Beitrag von Vielfahrer »

St. Gallen - Basel mag stimmen. Anders sieht es aus mit Romanshorn - Basel, Kreuzlingen - Basel, Schaffhausen - Basel. Und St. Gallen - Singen als Gäubahnzubringer ist auch nicht ohne. Aus diesem Grund wurde die Konzeption St. Gallen - Basel entwickelt. Die Hochrheinstrecke kann damit tatsächlich schnellere Verbindungen bieten als dies innerhalb der Schweiz möglich wäre.

Die Verschiebung der Schwarzwaldbahn um 30 Minuten, wie sie vom VCD propagiert wurde, ist nach meinem Kenntnisstand vom Tisch. Wäre auch ziemlicher Unfug gewesen.
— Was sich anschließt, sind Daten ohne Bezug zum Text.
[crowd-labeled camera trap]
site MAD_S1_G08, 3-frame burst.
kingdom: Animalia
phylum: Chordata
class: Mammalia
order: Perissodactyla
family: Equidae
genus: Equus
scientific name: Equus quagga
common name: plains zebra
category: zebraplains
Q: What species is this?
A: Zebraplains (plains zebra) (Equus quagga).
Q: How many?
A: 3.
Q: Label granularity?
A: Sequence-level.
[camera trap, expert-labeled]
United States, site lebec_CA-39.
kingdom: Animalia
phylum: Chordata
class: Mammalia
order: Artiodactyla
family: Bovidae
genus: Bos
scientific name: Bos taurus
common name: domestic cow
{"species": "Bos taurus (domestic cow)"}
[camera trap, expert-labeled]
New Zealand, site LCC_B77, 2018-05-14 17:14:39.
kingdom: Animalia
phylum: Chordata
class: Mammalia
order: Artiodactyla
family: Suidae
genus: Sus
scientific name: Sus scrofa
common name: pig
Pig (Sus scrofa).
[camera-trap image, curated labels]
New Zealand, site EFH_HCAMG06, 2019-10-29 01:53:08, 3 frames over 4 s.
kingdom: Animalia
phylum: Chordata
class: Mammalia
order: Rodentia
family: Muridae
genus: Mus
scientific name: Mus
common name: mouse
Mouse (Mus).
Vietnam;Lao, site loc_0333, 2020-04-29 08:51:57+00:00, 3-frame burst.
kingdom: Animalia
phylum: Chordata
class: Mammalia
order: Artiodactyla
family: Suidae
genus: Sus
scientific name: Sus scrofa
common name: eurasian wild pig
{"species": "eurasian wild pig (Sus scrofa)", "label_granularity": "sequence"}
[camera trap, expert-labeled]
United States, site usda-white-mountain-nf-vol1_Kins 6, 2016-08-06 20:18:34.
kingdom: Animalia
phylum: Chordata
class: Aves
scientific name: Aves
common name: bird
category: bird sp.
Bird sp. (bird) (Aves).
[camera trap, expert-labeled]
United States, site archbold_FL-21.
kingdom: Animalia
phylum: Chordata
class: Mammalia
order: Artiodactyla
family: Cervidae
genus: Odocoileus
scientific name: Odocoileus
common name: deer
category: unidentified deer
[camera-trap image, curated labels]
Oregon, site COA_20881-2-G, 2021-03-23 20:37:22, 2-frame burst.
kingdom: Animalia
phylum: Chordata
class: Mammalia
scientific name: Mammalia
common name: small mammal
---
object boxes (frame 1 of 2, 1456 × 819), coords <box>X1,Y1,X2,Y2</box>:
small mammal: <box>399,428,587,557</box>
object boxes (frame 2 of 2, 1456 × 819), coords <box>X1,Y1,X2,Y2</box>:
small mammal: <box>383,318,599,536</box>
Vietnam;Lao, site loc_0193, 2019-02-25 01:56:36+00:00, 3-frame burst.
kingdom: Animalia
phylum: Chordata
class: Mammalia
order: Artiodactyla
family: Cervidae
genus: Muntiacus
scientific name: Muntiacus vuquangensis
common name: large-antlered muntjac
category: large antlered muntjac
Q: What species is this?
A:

Bei den HVG-Mitteln handelt es sich nach meinem Kenntnisstand um nicht verausgabte Restmittel. Ganz sicher ist eine Fertigstellung bis 2015 nicht möglich. Konkret geht es aber um die Weiterfinanzierung der Planungskosten für die Leistungsphasen III und IV, um das Projekt voranzubringen. Offenbar sollen diese hälftig zwischen D und CH aufgeteilt werden. Und nachdem der Ständerat aus den geschilderten Gründen die Beteiligung abgelehnt hat, sucht die Schweizer Seite nach Alternativen. Allerdings sind die entsprechenden Beträge auf der deutschen Seite auch noch nicht durch die Kreistage.